A draftsman primarily has the task of formatting the whole mess ready for stamping. The concrete workers and masons have no downtime, the subs can flow in afterwards. How long customers stay married is not important for the construction company.Of course a good freelance architect could guide you through the project and also give the needed security and act as mediator between your ideas; a planner of a general contractor will often only implement that to a limited extent in your sense.
Also an interesting approach, not only for this thread.We didn’t know, for example, where our favorite places would be; now, for example, it’s our super-comfortable dining sofa and we almost never use the living room because everyone often finds their own corner in the house and does their own thing.

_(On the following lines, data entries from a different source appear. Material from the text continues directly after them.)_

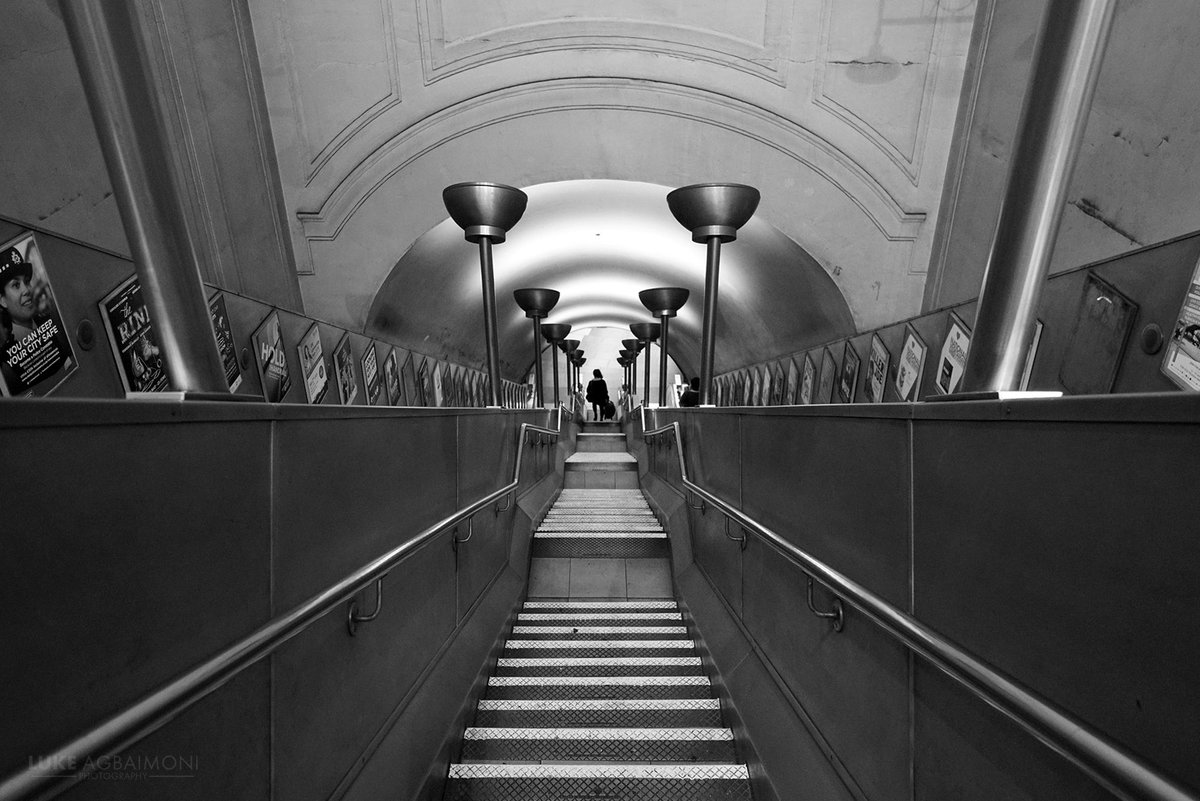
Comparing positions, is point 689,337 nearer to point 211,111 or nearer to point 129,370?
point 211,111

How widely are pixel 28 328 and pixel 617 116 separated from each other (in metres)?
8.33

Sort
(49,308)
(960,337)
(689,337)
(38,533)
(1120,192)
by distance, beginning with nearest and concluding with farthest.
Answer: (38,533), (49,308), (960,337), (1120,192), (689,337)

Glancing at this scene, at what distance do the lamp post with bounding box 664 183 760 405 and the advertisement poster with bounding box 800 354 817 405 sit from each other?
315 centimetres

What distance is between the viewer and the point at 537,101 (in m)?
9.98

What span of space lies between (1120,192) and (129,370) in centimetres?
741

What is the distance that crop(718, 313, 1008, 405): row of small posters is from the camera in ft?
15.4

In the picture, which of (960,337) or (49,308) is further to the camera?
(960,337)

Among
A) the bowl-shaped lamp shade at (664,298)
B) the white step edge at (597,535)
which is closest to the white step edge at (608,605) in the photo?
the white step edge at (597,535)

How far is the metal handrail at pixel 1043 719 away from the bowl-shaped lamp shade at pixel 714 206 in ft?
15.3

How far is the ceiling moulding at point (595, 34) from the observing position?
9594 millimetres

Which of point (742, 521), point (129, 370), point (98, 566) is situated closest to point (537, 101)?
point (129, 370)

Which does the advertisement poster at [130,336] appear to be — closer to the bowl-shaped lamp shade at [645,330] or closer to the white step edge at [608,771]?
the white step edge at [608,771]

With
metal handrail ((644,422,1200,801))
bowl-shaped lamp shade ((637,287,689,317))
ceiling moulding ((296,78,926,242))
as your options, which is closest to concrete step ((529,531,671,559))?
metal handrail ((644,422,1200,801))

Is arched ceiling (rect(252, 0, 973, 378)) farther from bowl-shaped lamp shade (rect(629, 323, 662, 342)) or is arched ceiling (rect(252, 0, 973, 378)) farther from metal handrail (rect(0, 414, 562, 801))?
metal handrail (rect(0, 414, 562, 801))
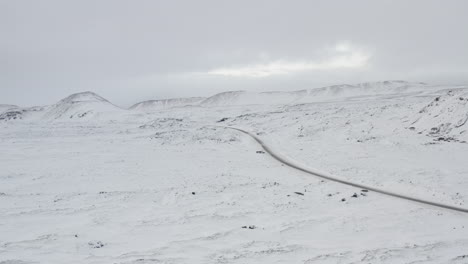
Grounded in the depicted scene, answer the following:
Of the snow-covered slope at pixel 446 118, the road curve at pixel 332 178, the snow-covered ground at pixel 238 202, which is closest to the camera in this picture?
the snow-covered ground at pixel 238 202

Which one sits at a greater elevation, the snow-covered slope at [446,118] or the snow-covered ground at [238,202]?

I fully agree with the impression regarding the basement as well as the proposal.I really also have the impression that the basement was planned exactly for this reason of uncertainty to become a placeholder for all sorts of things. But for that it is way too expensive and in the end does not bring the desired overall success because a basement stays a basement and does not become a sunny living space. Maybe you find a trusted person with a clear view and enough ratio to at least find a clear plan for everyday things like: actually needed indoor storage space for vacuum cleaner, brooms, cleaning agents, step ladder, extra kitchen appliances, suitcases, etc. and then add buffers respectively, but that does not necessarily have to end in a possibly six-figure basement. Maybe a nice, dry garden shed can also serve many of these wishes for much less money.
Between family and guest bathroom there does not necessarily have to be a staircase, yes.I wouldn’t do that, because you might have guests or strangers in the house who have no business upstairs, but an extra WC on the upper floor connected to the bathroom for common plumbing might be useful with growing children.
With the money not wasted for a diffuse basement you can visit captain’s bays more often in the original. And in the garden a path paved with clinker bricks leads to the Frisian wall raised bed.If she doesn’t change that or won’t change it then she should plan this utility room on the ground floor as she needs it. Then that is simply one of those fixed specifications for a planner to plan exactly such a room on the ground floor. And [...] if then a bay window results from that, that’s nice but not the other way around. The house must function inside for the residents, therefore I would proceed like that and then see which options arise.